Nun gewann die Heiterkeit eindeutig die
Oberhand.
»Er ist der Henker des Fünften Arrondissements,
Sassenach. Ich dachte, du wüßtest es.«
Feucht und durchgefroren kehrte Jamie aus dem Hof
zurück, wo er sich abgeschrubbt hatte, da dort etwas großzügigere
sanitäre Einrichtungen vorhanden waren, als ihm die Waschschüssel
in unserem Schlafzimmer bieten konnte.
»Keine Sorge, ich hab alles abgekriegt«,
versicherte er mir, zog das Hemd aus und schlüpfte nackt unter die
Decke. Er hatte eine Gänsehaut und fröstelte, als er mich in die
Arme nahm.
»Was ist denn, Sassenach? Ich rieche doch nicht
danach, oder?« fragte er, da ich mich unter das Bettzeug verkroch
und die Arme über der Brust kreuzte.
»Nein«, sagte ich. »Ich habe Angst, Jamie. Ich
blute.«
»Lieber Gott«, sagte er leise. Ich spürte, wie ihn
bei meinen Worten die Furcht packte, so wie sie mich gepackt hatte.
Er zog mich an sich, liebkoste mein Haar und meinen Rücken, aber
wir empfanden beide dieselbe entsetzliche Hilflosigkeit. So stark
er war, er konnte mich nicht beschützen; sosehr er mir auch helfen
wollte, es gab nichts, was er tun konnte. Zum erstenmal war ich in
seinen Armen nicht sicher, und dieses Wissen jagte uns beiden Angst
ein.
»Glaubst du...«,begann er, dann hielt er inne und
schluckte. Ich spürte, wie er das Schaudern und seine Angst
hinunterschluckte. »Ist es schlimm, Sassenach? Was bedeutet
das?«
»Ich weiß nicht.« Ich klammerte mich an ihn, um
Halt zu finden. »Es blutet nicht stark, bis jetzt noch
nicht.«
Die Kerze brannte noch. Mit sorgenvollem Blick sah
er mich an.
»Soll ich nicht lieber jemanden holen, Claire? Eine
Heilerin, eine der Frauen aus dem Spital?«
Ich schüttelte den Kopf und leckte mir die
trockenen Lippen.
»Nein. Ich glaube... ich glaube nicht, daß man
etwas dagegen machen kann.« Gerade das hatte ich nicht sagen
wollen.
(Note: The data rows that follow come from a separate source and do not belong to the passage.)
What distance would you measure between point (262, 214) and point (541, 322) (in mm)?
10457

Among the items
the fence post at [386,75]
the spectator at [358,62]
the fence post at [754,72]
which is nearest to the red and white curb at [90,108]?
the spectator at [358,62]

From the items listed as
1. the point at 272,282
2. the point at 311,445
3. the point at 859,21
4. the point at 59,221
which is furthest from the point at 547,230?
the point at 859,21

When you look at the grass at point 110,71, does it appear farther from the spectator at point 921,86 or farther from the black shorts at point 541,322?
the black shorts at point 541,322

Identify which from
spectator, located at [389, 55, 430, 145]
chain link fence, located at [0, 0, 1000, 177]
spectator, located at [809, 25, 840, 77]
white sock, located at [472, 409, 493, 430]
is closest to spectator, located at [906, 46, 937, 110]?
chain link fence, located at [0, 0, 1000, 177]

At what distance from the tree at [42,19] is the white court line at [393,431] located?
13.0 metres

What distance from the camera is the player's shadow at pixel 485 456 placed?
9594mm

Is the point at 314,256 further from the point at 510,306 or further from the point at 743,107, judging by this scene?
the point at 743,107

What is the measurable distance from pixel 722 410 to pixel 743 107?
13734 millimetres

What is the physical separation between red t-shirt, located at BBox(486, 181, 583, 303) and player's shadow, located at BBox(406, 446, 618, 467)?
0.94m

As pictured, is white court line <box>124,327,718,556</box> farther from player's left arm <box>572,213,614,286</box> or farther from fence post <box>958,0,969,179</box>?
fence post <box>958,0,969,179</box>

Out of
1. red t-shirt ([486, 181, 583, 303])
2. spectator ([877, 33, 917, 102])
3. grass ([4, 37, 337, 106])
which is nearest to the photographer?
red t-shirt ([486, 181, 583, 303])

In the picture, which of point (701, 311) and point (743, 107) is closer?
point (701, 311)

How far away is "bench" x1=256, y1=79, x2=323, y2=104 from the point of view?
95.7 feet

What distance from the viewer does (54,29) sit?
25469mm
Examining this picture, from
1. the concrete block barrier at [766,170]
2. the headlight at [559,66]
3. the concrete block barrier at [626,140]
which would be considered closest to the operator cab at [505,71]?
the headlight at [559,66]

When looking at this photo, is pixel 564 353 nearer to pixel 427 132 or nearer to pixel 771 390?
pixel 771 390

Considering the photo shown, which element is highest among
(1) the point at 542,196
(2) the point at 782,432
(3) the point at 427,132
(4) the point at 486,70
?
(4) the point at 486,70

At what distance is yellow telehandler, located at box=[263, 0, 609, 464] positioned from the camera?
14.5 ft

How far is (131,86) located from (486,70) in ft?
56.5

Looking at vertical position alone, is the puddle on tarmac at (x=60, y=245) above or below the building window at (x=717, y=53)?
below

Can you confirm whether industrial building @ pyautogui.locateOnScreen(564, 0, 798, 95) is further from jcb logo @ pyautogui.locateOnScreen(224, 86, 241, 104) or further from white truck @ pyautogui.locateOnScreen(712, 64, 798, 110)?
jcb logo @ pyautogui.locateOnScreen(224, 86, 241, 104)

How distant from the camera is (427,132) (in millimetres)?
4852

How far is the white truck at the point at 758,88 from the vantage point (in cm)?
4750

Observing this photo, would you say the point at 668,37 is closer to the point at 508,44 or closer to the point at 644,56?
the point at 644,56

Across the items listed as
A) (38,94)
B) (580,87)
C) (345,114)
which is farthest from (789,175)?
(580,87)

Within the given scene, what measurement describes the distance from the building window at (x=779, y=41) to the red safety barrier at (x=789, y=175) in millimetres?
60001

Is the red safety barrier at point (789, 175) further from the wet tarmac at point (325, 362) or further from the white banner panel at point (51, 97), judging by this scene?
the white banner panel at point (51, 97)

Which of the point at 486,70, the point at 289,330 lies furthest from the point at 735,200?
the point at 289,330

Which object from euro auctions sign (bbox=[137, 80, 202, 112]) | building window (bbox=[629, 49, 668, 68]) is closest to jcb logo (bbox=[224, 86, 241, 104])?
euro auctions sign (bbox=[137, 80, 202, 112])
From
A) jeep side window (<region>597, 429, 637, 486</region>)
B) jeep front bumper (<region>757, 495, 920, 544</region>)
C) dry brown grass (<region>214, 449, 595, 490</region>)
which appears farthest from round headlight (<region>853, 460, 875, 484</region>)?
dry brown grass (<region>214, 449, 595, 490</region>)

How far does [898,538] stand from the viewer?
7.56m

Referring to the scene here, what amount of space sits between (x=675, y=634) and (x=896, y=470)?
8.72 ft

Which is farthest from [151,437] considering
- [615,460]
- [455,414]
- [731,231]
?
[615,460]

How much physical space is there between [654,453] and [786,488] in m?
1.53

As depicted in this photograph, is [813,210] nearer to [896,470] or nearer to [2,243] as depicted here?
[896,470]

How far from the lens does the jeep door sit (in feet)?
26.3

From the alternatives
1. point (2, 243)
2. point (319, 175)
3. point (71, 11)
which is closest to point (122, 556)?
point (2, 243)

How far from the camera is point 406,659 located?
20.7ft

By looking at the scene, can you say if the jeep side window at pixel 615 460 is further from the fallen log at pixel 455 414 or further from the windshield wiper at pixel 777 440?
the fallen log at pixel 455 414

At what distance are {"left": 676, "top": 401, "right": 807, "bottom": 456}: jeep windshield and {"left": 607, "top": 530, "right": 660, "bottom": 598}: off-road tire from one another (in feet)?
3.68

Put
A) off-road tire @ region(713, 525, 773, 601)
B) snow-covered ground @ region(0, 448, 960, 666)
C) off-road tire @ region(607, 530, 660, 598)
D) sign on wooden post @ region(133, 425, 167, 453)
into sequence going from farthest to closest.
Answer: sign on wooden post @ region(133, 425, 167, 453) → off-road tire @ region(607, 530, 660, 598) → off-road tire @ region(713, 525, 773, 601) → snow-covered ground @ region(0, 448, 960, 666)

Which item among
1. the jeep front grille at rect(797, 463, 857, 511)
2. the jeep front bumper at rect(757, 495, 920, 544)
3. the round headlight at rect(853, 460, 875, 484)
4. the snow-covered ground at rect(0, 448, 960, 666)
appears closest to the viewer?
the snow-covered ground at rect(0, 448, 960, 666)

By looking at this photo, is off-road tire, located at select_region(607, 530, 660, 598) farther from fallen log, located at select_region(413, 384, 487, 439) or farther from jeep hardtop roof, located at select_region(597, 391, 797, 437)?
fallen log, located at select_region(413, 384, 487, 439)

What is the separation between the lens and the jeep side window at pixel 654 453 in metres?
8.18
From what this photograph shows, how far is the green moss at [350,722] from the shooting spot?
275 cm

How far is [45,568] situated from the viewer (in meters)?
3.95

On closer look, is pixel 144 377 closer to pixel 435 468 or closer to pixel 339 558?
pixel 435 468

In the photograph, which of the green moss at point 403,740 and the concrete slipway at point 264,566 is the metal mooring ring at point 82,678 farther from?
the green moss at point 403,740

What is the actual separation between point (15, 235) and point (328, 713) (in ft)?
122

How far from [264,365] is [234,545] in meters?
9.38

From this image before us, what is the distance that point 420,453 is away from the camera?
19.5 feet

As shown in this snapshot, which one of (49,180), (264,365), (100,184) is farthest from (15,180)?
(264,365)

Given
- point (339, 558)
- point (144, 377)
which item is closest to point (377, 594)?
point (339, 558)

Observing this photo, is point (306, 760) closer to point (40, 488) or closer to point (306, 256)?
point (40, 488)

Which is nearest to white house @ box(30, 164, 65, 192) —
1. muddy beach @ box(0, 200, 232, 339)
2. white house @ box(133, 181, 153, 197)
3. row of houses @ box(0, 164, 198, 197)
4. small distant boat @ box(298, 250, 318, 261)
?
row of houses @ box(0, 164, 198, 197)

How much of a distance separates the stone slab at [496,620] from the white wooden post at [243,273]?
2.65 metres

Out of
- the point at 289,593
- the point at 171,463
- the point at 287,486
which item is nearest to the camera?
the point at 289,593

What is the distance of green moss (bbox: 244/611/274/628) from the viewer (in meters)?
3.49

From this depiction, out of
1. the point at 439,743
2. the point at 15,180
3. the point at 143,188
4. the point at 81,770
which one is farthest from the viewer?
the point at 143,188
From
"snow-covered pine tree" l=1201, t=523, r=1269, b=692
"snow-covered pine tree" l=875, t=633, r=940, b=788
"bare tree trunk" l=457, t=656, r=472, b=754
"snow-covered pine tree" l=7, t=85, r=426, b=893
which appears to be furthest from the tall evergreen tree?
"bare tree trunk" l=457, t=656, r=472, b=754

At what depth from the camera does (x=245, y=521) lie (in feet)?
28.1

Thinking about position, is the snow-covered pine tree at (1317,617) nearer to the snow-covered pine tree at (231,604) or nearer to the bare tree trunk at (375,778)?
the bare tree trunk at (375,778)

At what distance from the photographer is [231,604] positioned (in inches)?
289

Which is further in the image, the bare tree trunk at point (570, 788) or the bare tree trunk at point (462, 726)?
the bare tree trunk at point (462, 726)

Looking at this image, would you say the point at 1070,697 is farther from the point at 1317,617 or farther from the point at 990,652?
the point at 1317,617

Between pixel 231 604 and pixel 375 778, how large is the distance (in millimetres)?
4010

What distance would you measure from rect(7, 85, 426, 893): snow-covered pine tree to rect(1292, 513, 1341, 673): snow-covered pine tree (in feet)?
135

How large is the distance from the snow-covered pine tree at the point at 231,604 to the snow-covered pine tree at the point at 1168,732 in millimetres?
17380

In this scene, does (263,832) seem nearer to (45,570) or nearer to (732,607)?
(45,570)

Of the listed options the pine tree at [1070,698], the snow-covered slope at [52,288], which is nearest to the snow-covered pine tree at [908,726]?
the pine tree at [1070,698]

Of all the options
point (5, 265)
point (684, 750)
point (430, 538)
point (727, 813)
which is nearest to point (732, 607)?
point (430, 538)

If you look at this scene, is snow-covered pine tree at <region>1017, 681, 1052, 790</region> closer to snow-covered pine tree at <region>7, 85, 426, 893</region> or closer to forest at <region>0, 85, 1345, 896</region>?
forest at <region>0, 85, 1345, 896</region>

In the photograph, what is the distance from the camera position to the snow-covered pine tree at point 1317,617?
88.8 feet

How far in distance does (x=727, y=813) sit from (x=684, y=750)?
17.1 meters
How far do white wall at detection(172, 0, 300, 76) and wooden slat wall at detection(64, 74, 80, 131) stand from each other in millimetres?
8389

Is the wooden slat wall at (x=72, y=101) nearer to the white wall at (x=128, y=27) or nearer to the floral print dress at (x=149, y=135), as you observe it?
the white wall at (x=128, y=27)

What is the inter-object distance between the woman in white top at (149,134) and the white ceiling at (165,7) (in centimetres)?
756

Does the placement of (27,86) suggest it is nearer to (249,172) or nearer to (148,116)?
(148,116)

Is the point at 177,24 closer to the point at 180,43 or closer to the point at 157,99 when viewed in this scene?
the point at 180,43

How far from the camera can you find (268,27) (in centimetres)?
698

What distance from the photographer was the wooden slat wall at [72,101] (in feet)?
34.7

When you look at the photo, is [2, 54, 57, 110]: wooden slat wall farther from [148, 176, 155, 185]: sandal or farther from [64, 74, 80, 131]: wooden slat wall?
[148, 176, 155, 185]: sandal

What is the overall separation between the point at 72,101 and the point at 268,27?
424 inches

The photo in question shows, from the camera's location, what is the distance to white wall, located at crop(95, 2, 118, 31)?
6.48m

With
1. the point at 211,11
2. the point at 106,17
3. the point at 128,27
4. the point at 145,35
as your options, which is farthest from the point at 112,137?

Mehr als alles in der Welt wünschte ich, es gäbe jemanden,
der die Sache in Ordnung bringen konnte. Aber ich erinnerte mich an
die Anfangszeit meiner Schwesternausbildung, an die paar Tage, die
ich in der Entbindungsstation gearbeitet hatte, an das Achselzucken
eines Arztes, der vom Bett einer Frau kam, die eine Fehlgeburt
gehabt hatte. »Im Grunde kann man nichts machen«, hatte er gesagt.
»Wenn Mütter ein Kind verlieren, ist man machtlos, ganz gleich, was
man versucht. Bettruhe ist wirklich das einzige, und selbst das
reicht oft nicht.«
Vielleicht hat es ja nichts zu bedeuten«, versuchte
ich, uns beiden Mut zuzusprechen. »Es ist nicht außergewöhnlich,
wenn während der Schwangerschaft leichte Blutungen auftreten.« Es
war nicht außergewöhnlich, nicht während der ersten drei Monate.
Ich war aber bereits im sechsten Monat, und da war es durchaus
außergewöhnlich. Dennoch konnte eine Blutung durch ganz
verschiedene Faktoren ausgelöst werden, und nicht alle waren
besorgniserregend.
»Vielleicht ist ja alles in Ordnung.« Ich legte die
Hand auf den Bauch und drückte sanft. Sofort bekam ich Antwort,
einen trägen Knuff des Babys, und gleich ging es mir besser. Ich
verspürte eine so innige Dankbarkeit, daß mir die Tränen in die
Augen traten.
»Sassenach, was kann ich tun?« flüsterte Jamie.
Seine Hand legte sich schützend auf meine.